--- Passage to read ---

Do modern C++ compilers inline functions which are called exactly once?

Question

As in, say my header file is:

class A
{
    void Complicated();
}

And my source file

void A::Complicated()
{
    ...really long function...
}

Can I split the source file into

void DoInitialStuff(pass necessary vars by ref or value)
{
    ...
}
void HandleCaseA(pass necessary vars by ref or value)
{
    ...
}
void HandleCaseB(pass necessary vars by ref or value)
{
    ...
}
void FinishUp(pass necessary vars by ref or value)
{
    ...
}
void A::Complicated()
{
    ...
    DoInitialStuff(...);
    switch ...
        HandleCaseA(...)
        HandleCaseB(...)
    ...
    FinishUp(...)
}

Entirely for readability and without any fear of impact in terms of performance?

Maybe, maybe not. The compiler programmer might be your best bet, depedning upon what compiler you are using. — DumbCoder, Aug 17 '11 at 16:44
I wonder what the point of inlining would be... calls are quite cheap as it is. — , Aug 17 '11 at 16:45
None of this even happens to be in a loop? Exactly how much time do you hope to gain from avoiding the overhead of a couple of function calls? A nanosecond? — UncleBens, Aug 17 '11 at 16:45
Small functions that get called a lot benefit from inlining. A function that's sufficiently larger than the function call overhead will not benefit from inlining, so I wouldn't worry about it. — Gabe, Aug 17 '11 at 16:45
Declare your internal functions as `static` to give them file scope. They may be inlined even if you don't do this. But if they are not `static`, they will have to be exported, which means a non-inlined version will have to be generated even if it's never used. — Conspicuous Compiler, Aug 17 '11 at 16:47
@UncleBens: Yes it could be in a loop. I am just saying in the code the function would only be referenced once. — Cookie, Aug 17 '11 at 16:50
@pst: Small functions called often will benefit. The function call overhead may be comparable to the amount of work done. — phkahler, Aug 17 '11 at 17:32

score 11 · Accepted Answer · edited Aug 17 '11 at 17:41

You should mark the functions static so that the compiler know they are local to that translation unit.

Without static the compiler cannot assume (barring LTO / WPA) that the function is only called once, so is less likely to inline it.

Demonstration using the LLVM Try Out page.

---

Required task 1:
Extract the lines of the records, from their first line up to and including the line containing "156H32V152L28 153L27 155V159H28V160H30V162L32", and reproduce them with no changes.

--- Supplied data ---

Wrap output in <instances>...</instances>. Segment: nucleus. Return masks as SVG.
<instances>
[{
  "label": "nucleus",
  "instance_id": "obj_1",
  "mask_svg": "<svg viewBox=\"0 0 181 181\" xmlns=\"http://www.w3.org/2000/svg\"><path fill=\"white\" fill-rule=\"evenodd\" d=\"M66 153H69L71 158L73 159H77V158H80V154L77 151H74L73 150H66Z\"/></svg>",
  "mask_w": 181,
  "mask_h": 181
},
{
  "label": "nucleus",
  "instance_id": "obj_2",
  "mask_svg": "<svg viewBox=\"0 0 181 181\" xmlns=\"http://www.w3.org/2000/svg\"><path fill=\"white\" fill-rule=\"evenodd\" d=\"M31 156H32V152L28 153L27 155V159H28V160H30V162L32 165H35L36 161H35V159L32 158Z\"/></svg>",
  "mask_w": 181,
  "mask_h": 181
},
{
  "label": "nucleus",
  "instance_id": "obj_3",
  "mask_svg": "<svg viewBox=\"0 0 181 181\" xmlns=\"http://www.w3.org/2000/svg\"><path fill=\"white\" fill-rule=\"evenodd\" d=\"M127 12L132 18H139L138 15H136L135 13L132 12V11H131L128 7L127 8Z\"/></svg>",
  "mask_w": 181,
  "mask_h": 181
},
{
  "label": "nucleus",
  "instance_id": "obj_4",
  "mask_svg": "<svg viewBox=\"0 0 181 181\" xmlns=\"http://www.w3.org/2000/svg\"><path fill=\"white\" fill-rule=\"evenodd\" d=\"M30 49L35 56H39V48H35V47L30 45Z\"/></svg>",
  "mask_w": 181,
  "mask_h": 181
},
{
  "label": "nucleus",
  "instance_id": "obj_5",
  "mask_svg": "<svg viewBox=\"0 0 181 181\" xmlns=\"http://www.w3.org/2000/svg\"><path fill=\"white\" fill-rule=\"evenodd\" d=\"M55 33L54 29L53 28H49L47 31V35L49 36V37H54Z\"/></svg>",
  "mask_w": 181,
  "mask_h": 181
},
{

---

Required task 2:
In the thread on inlining C++ functions, how does the accepted answer say the functions should be marked so the compiler knows they are local to that translation unit?

Worked solution 1:
Wrap output in <instances>...</instances>. Segment: nucleus. Return masks as SVG.
<instances>
[{
  "label": "nucleus",
  "instance_id": "obj_1",
  "mask_svg": "<svg viewBox=\"0 0 181 181\" xmlns=\"http://www.w3.org/2000/svg\"><path fill=\"white\" fill-rule=\"evenodd\" d=\"M66 153H69L71 158L73 159H77V158H80V154L77 151H74L73 150H66Z\"/></svg>",
  "mask_w": 181,
  "mask_h": 181
},
{
  "label": "nucleus",
  "instance_id": "obj_2",
  "mask_svg": "<svg viewBox=\"0 0 181 181\" xmlns=\"http://www.w3.org/2000/svg\"><path fill=\"white\" fill-rule=\"evenodd\" d=\"M31 156H32V152L28 153L27 155V159H28V160H30V162L32 165H35L36 161H35V159L32 158Z\"/></svg>",

Worked solution 2:
They should be marked static.